● **WORKING DATA**
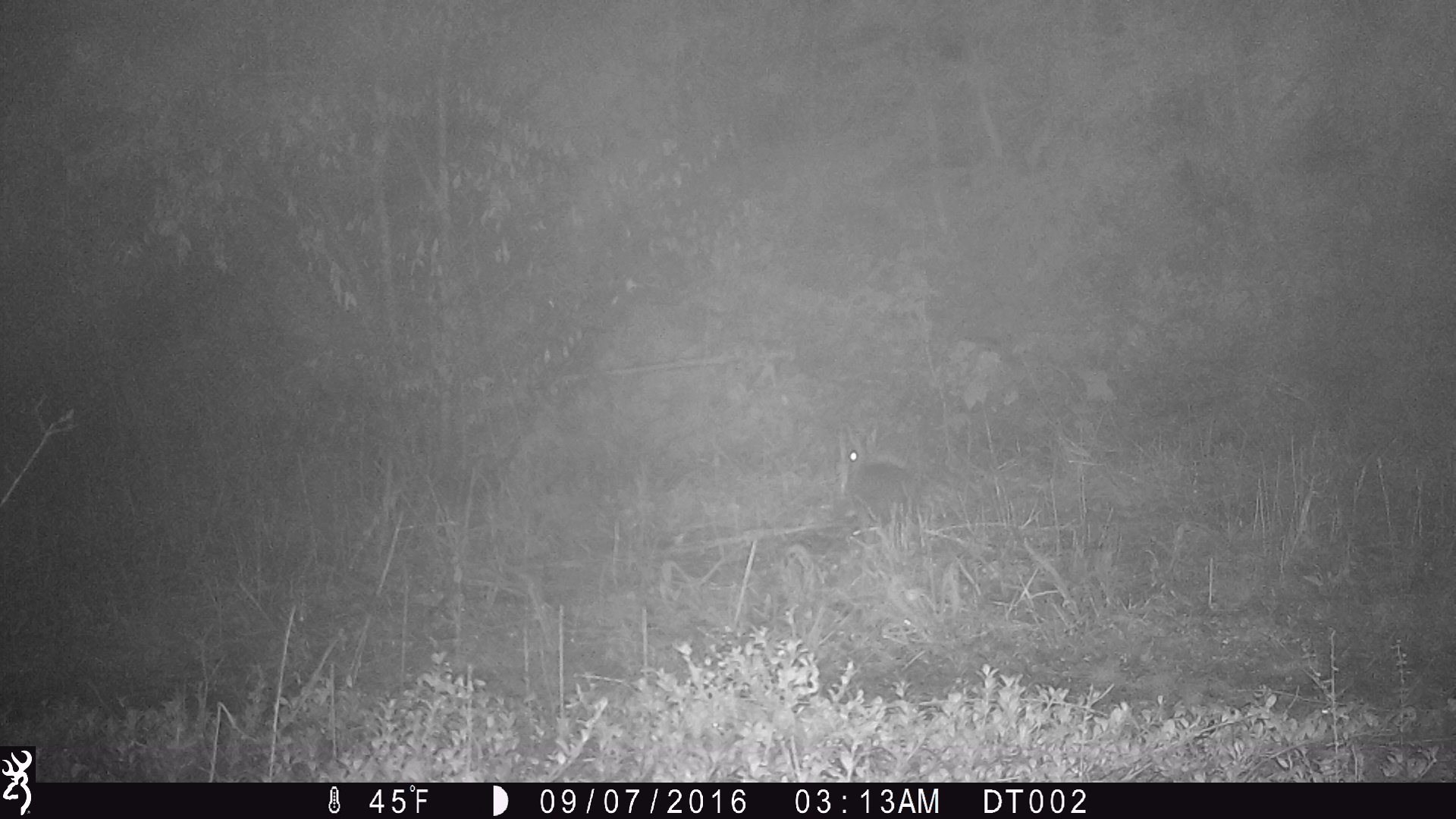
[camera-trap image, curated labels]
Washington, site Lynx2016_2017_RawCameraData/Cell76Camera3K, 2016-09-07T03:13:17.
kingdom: Animalia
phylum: Chordata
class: Mammalia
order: Lagomorpha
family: Leporidae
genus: Lepus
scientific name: Lepus americanus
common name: snowshoe hare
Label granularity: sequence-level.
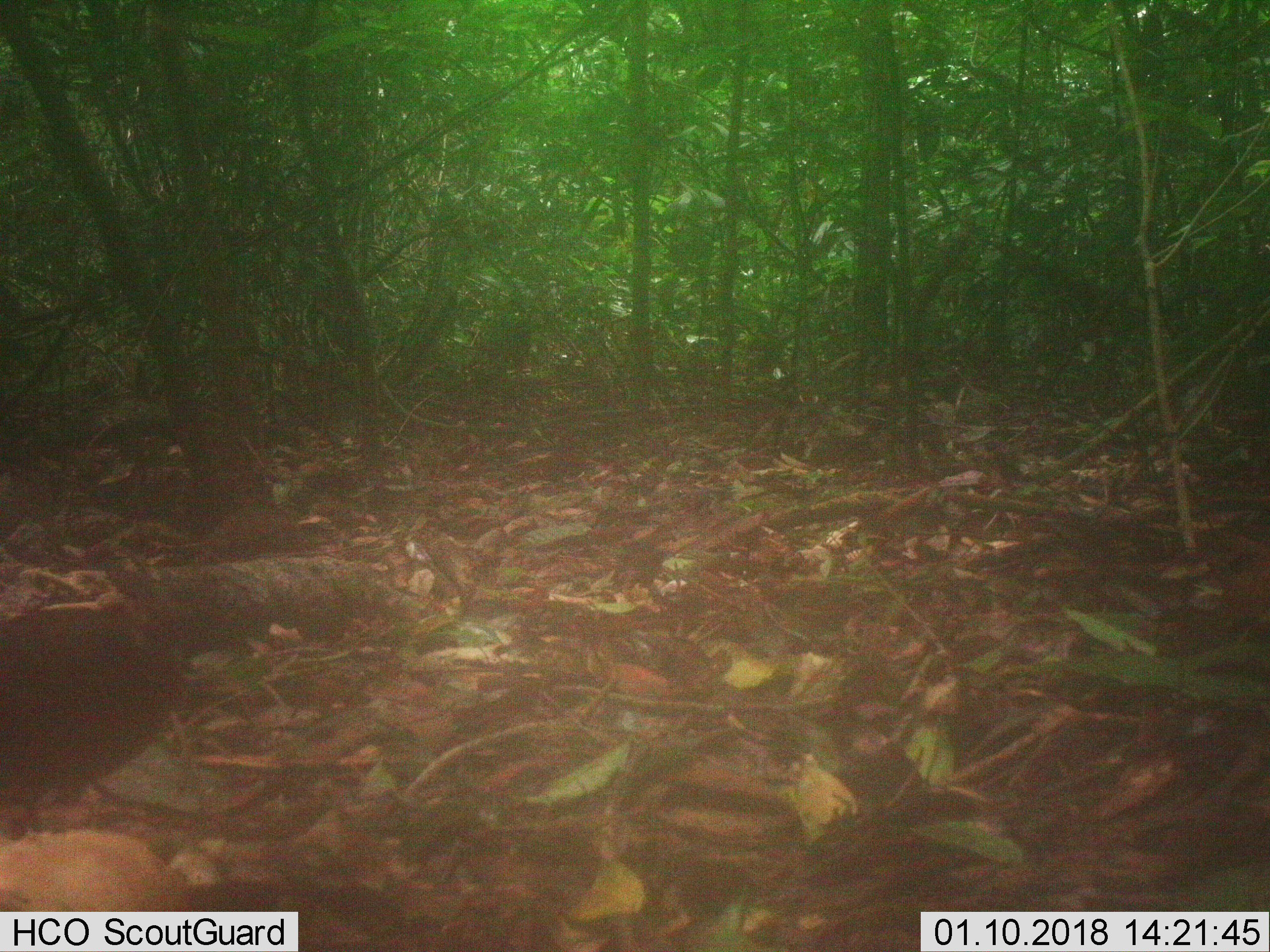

● **WORK ITEM**
Omitting the pictures, repeat all entries exactly.

● **RESPONSE FOR THIS EXERCISE**
[camera-trap image, curated labels]
Washington, site Lynx2016_2017_RawCameraData/Cell76Camera3K, 2016-09-07T03:13:17.
kingdom: Animalia
phylum: Chordata
class: Mammalia
order: Lagomorpha
family: Leporidae
genus: Lepus
scientific name: Lepus americanus
common name: snowshoe hare
Label granularity: sequence-level.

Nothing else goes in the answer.